The daemon was still running at that time. I then restarted the daemon and expected the jobs to kick off, which they attempted to, but then the daemon crashed and I saw the following in the log:

[2183] 2014-07-24 02:07:01 warn App::Netdisco 2.028012 backend
DBIx::Class::Storage::DBI::_dbh_execute(): DBI Exception: DBD::SQLite::st execute failed: UNIQUE constraint failed: admin.job [for Statement "INSERT INTO admin ( action, debug, device, entered, finished, job, log, port, started, status, subaction, type, userip, username) VALUES ( ?, ?, ?, ?, ?, ?, ?, ?, ?, ?, ?, ?, ?, ? )"] at /home/netdisco/perl5/lib/perl5/App/Netdisco/Daemon/LocalQueue.pm line 17

netdisco-daemon-fg: caught signal 'DIE', exiting

As you can see, this killed the daemon and the jobs were still left in "running on" state in the web app.

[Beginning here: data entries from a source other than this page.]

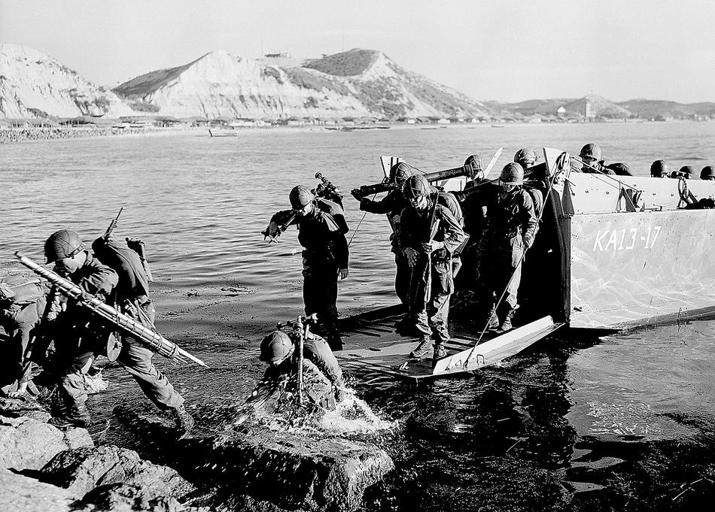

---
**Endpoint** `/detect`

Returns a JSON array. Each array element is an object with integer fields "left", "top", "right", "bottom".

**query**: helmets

[
  {"left": 290, "top": 185, "right": 315, "bottom": 209},
  {"left": 390, "top": 162, "right": 430, "bottom": 198},
  {"left": 259, "top": 331, "right": 292, "bottom": 361},
  {"left": 465, "top": 155, "right": 483, "bottom": 170},
  {"left": 651, "top": 160, "right": 715, "bottom": 179},
  {"left": 0, "top": 283, "right": 16, "bottom": 300},
  {"left": 501, "top": 148, "right": 538, "bottom": 185},
  {"left": 44, "top": 230, "right": 86, "bottom": 265},
  {"left": 579, "top": 143, "right": 601, "bottom": 161}
]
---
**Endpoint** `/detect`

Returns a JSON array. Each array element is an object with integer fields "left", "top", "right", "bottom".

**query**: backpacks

[{"left": 433, "top": 192, "right": 464, "bottom": 229}]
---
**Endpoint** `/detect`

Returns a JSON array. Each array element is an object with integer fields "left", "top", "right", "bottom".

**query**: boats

[
  {"left": 208, "top": 128, "right": 240, "bottom": 138},
  {"left": 317, "top": 171, "right": 715, "bottom": 387}
]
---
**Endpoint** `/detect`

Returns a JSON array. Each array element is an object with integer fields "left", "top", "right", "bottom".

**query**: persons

[
  {"left": 0, "top": 281, "right": 62, "bottom": 399},
  {"left": 248, "top": 331, "right": 336, "bottom": 422},
  {"left": 260, "top": 185, "right": 349, "bottom": 352},
  {"left": 45, "top": 230, "right": 194, "bottom": 442}
]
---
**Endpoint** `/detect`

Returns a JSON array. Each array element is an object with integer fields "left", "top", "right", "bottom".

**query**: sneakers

[
  {"left": 170, "top": 413, "right": 194, "bottom": 441},
  {"left": 410, "top": 340, "right": 447, "bottom": 360},
  {"left": 484, "top": 314, "right": 512, "bottom": 331},
  {"left": 48, "top": 414, "right": 90, "bottom": 427}
]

I've tried restarting the daemon a few times, but I still see the same behavior. It starts up, tries running the jobs and then gets that error and the daemon stops running.

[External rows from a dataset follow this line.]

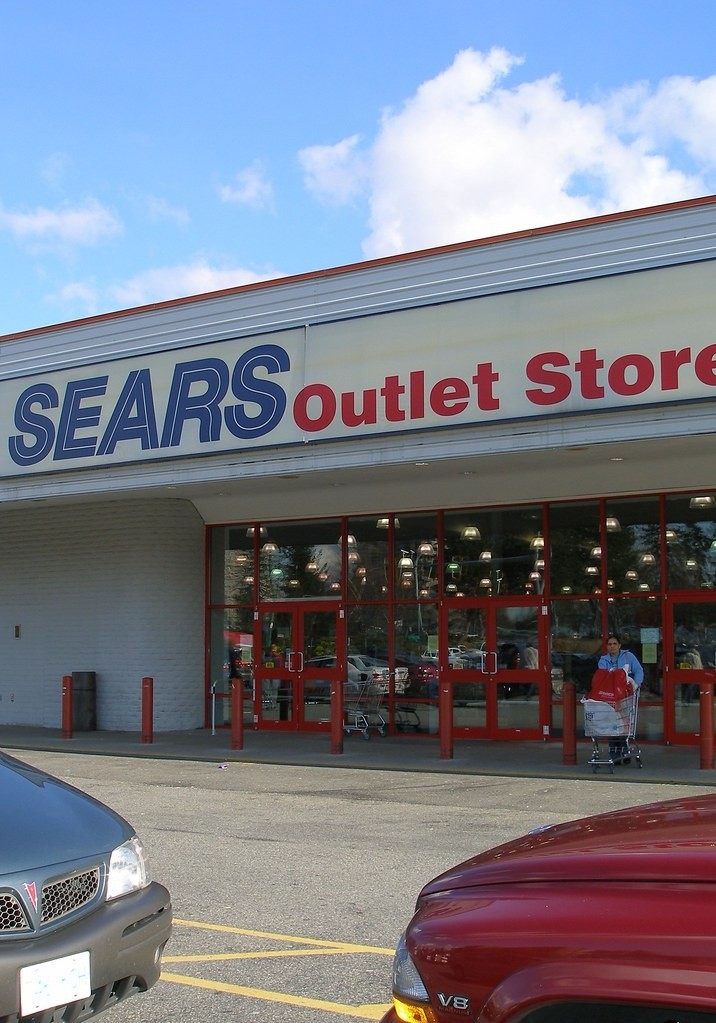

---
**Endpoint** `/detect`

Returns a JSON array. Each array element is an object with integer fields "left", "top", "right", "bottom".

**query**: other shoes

[
  {"left": 622, "top": 750, "right": 631, "bottom": 764},
  {"left": 608, "top": 754, "right": 621, "bottom": 765}
]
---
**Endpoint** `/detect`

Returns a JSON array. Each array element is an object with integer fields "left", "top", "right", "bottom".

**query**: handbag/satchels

[{"left": 586, "top": 664, "right": 638, "bottom": 734}]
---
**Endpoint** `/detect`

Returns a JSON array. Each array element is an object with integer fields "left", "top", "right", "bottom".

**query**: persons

[
  {"left": 261, "top": 643, "right": 283, "bottom": 710},
  {"left": 597, "top": 634, "right": 644, "bottom": 767},
  {"left": 682, "top": 649, "right": 704, "bottom": 704},
  {"left": 521, "top": 638, "right": 568, "bottom": 702}
]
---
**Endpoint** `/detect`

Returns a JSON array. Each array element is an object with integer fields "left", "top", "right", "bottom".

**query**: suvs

[{"left": 0, "top": 748, "right": 174, "bottom": 1023}]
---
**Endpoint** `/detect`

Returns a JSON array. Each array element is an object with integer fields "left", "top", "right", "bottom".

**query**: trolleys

[
  {"left": 341, "top": 668, "right": 388, "bottom": 740},
  {"left": 381, "top": 671, "right": 421, "bottom": 734},
  {"left": 582, "top": 686, "right": 646, "bottom": 775}
]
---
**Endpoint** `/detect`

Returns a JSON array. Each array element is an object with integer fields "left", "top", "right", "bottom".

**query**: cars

[
  {"left": 380, "top": 793, "right": 716, "bottom": 1023},
  {"left": 302, "top": 647, "right": 488, "bottom": 698}
]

I did see the same error message posted recently by someone else in the list who had just updated, but I believe it was stated that it can be safely ignored. Seeing this behavior, I'm not sure that's the case.

Here's my system info in case it is needed:

App::Netdisco: 2.028012
DB Schema: v38
Dancer: 1.3126
Bootstrap: 2.3.1
PostgreSQL: PostgreSQL 9.3.4 on x86_64-redhat-linux-gnu, compiled by gcc (GCC) 4.8.2 20131212 (Red Hat 4.8.2-7), 64-bit. DBI 1.63, DBD::Pg 2.19.3
SNMP::Info: 3.18
Perl: 5.018002

52 devices with 1,144 interfaces using 259 IPs
107 layer 2 links between devices
1,435 nodes in 2,702 entries
1,665 IPs in 1,665 entries

Discussion

  • Oliver Gorwits

    Oliver Gorwits - 2014-07-30
    • labels: --> Bug, Daemon
    • status: new --> fixed
    • assigned_to: Oliver Gorwits
     
  • Oliver Gorwits

    Oliver Gorwits - 2014-07-30

    fixed in 2.028013